People told us they were aware of the complaints procedure and staff could describe how they would assist a person to make a complaint. We saw there were systems in place for dealing with and recording complaints.

Is the service well led?

The service had a quality assurance system in place that included the use of surveys from people who used the service. This meant people were able to feed back on their experience and the service was able to learn from this.

Staff had regular supervision and staff meetings which meant they were able to feedback to the management of the home their views and suggestions. Appraisals were scheduled to take place. Staff we spoke with confirmed their views were listened and account was taken of them. They said they felt well supported by the management of the home.

18 December 2013

During a routine inspection

We found individual needs were assessed and care and treatment was planned and delivered in line with people's individual care plans. We saw evidence that care plans were being followed. We noted that where there were more complex health issues advice had been sought from a range of other healthcare professionals. One person told us, 'It's alright living here.' People's care managers told us they found the care satisfactory.

People living at the home were offered a range of food and drinks. We found that there was a range of food and goods in store, which included fresh vegetables. People were also able to visit local cafes and pubs for meals.

Accommodation was provided across two stories and key facilities such as the kitchen area and wet room were easily accessible. The accommodation was well maintained and had a homely feel. Adaptation had been made to meet individual's needs.

We found evidence that proper staff recruitment and selection processes being followed. Appropriate checks were undertaken before people started working at for the service.

Task statement
Reproduce the portion of the care home inspection text starting at "18 December 2013" and ending at "the care satisfactory.", word for word.

Material provided
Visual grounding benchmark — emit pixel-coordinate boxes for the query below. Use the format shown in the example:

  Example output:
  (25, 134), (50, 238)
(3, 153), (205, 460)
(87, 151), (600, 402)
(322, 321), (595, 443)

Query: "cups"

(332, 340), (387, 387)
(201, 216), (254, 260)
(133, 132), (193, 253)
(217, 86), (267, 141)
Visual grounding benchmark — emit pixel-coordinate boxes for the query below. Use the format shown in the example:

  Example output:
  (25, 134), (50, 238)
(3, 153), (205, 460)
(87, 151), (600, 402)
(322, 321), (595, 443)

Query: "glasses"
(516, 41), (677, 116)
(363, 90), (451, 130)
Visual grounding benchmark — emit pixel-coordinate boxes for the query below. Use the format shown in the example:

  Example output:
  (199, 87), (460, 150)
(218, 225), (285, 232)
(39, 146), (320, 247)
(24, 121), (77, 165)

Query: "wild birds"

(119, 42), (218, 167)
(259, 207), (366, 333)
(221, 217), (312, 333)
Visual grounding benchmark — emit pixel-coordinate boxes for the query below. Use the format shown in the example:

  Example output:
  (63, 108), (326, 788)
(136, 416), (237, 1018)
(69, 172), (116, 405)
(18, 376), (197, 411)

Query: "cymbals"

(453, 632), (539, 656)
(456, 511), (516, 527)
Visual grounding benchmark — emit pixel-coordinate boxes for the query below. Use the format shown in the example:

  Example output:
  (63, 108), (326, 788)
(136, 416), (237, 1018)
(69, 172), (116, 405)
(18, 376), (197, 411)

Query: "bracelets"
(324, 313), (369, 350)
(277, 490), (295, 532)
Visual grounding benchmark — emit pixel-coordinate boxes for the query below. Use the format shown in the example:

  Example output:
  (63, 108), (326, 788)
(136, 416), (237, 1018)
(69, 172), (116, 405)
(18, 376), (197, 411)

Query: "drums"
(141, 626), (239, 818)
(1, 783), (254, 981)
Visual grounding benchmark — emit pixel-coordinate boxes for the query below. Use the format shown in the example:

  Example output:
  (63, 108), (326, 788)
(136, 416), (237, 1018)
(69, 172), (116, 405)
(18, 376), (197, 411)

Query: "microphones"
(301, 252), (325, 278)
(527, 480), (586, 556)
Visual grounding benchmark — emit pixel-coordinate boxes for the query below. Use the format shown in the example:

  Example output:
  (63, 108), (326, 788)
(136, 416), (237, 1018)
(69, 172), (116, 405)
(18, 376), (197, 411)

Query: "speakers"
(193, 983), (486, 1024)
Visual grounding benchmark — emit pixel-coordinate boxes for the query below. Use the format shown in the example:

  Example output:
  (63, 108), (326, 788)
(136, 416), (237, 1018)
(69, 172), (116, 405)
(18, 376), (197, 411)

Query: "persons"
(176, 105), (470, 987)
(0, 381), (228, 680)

Task solution
18 December 2013

During a routine inspection

We found individual needs were assessed and care and treatment was planned and delivered in line with people's individual care plans. We saw evidence that care plans were being followed. We noted that where there were more complex health issues advice had been sought from a range of other healthcare professionals. One person told us, 'It's alright living here.' People's care managers told us they found the care satisfactory.